**WHAT TO PRODUCE:**
Please return every line of the material verbatim and skip any images.

**RECORDED DATA:**
++++

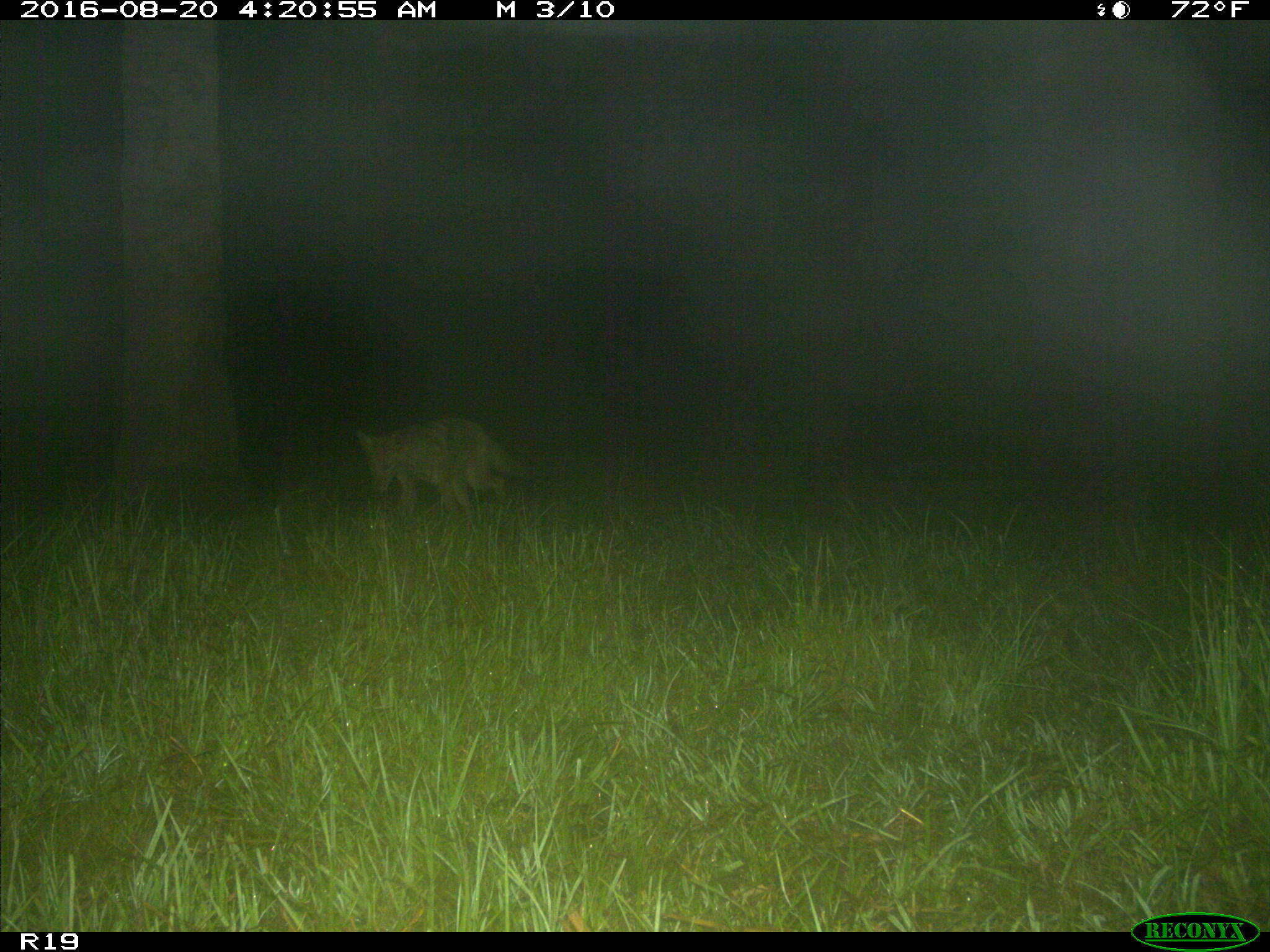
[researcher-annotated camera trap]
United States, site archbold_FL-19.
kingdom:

++++

**FINISHED EXERCISE:**
[researcher-annotated camera trap]
United States, site archbold_FL-19.
kingdom:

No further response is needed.